_REQUIRED ACTIONS:_
a - Using the forum thread below about primarch fighting ability, decide whether each statement agrees with it: (i) the opening post calls Lorgar particularly weak for a primarch; (ii) Angel of Blood says Ferrus would have beaten Fulgrim even with the daemon blade involved; (iii) gothik says Curze thought Lorgar was pathetic. For each one, answer yes or no and quote the words that settle it.
b - In the forum thread below about primarch fighting ability, rewrite the paragraph that begins "Horus is definetly amongst the top" as a short list that keeps its main points.

_DOCUMENT EXCERPT:_
In personal combat, I think the stronger primarchs were:

Angron
Sanguinius
Leman Russ & Lion
Fulgrim & Khan (I think it was mentioned that they're exceptionally skilled with the sword)
Corax & Night Haunter 

Lorgar being particularly weak for a primarch 

I'm not too sure about Horus, Gulliman, Dorn, Mortarion, Ferrus, Vulkan, Peturabo, Magnus, Alpharius

My impression of Horus was always as a "leader" type, but I think he's mentioned in some sources as being one of the best fighters

also I think Magnus is a special case because of his incredible psychic power, he may not be a great fighter, but he was one heck of a sorcerer/psyker


----------



## Angel of Blood (Aug 18, 2010)

Horus is definetly amongst the top of the fighters, likely somewhere in the top five. As for Ferrus, he would have beaten Fulgrim if it wasn't for the deamon blade, so i would rank him quite highly aswell.

I think people are looking to much into Night Haunters comment. I think it was just a arrogant statement, much like Tybalt in Romeo and Juliet when he tells Bonvolio "Turn thee, Benvolio, look upon thy death"


----------



## Phoebus (Apr 17, 2010)

Agreed, Angel of Blood.

And I also concur with those that realize had better things to do than get pinned down in duel after duel, when the lives of his warriors were on the line. Having said that, I don't think the damage he had taken from Lorgar (both to his body and his armor) was entirely superficial. In that sense, again, I think he was adverse to fighting at a disadvantage (Curze being fresh, uninjured) unless he truly needed to.


----------



## gothik (May 29, 2010)

i always believed and i think i have seen it on similar threads the last few weeks that Curze and Corax are both halfs of the same coin. Thier leigons specialise in close combat, utilise the darkness to thier benefit etc etc. 
had Corax stayed to fight it might not have been so up and down and perhapes thats why curze wanted the fight to continue, on some promal level to see which one of them truely was the best. 
He already thought Lorgar was pathetic and had no time for his philospher ways but in Corax maybe - and this is only a sumisiation - he saw an opponent that was his equal but he still had to prove he was the daddy.
Knowing that he was going to die and knowing how he was going to die had i guess given him some level of arrogance, "I won't die here today but you might" Sort of thing.

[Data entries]

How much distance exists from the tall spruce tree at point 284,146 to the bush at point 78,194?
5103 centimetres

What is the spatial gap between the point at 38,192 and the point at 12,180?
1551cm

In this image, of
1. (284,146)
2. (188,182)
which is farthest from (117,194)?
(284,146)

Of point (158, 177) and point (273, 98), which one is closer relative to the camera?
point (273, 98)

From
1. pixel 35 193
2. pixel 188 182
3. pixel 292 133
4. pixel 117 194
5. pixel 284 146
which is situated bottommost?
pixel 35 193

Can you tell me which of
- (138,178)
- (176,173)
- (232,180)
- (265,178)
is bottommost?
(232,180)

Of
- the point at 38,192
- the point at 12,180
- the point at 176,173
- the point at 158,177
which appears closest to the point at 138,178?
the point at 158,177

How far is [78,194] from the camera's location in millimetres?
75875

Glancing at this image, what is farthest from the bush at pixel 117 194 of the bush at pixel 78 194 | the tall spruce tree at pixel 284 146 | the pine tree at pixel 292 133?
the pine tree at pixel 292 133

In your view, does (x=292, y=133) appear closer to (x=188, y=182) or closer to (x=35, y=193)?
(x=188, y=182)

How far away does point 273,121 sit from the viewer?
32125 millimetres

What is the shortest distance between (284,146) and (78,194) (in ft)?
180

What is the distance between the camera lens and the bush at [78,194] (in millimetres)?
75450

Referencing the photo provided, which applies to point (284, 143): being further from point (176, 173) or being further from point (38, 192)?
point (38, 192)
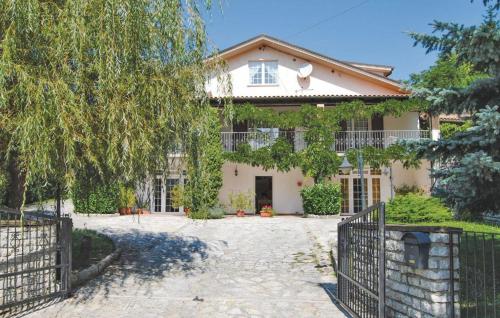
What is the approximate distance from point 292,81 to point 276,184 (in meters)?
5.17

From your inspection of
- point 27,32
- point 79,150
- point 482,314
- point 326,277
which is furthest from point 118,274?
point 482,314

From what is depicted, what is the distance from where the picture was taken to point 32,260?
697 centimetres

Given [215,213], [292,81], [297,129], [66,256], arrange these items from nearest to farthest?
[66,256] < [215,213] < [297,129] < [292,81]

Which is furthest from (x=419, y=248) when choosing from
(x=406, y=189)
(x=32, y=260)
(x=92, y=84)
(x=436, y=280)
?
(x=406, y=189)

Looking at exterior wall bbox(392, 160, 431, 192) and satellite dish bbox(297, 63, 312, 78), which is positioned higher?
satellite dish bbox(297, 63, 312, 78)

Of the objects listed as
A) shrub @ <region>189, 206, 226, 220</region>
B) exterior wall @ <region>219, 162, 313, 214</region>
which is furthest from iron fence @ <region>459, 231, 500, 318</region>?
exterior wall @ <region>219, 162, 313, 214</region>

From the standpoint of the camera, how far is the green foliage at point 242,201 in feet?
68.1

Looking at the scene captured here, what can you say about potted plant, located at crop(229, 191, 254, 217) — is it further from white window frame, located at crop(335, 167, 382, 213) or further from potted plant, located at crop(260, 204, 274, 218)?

_EXERCISE SOLUTIONS:_
a -
(i) Yes: "Lorgar being particularly weak for a primarch"
(ii) No: "he would have beaten Fulgrim if it wasn't for the deamon blade"
(iii) Yes: "He already thought Lorgar was pathetic"

b -
- Horus is among the best fighters, probably in the top five.
- Ferrus would have beaten Fulgrim if not for the daemon blade.
- Ferrus should therefore also be ranked quite highly.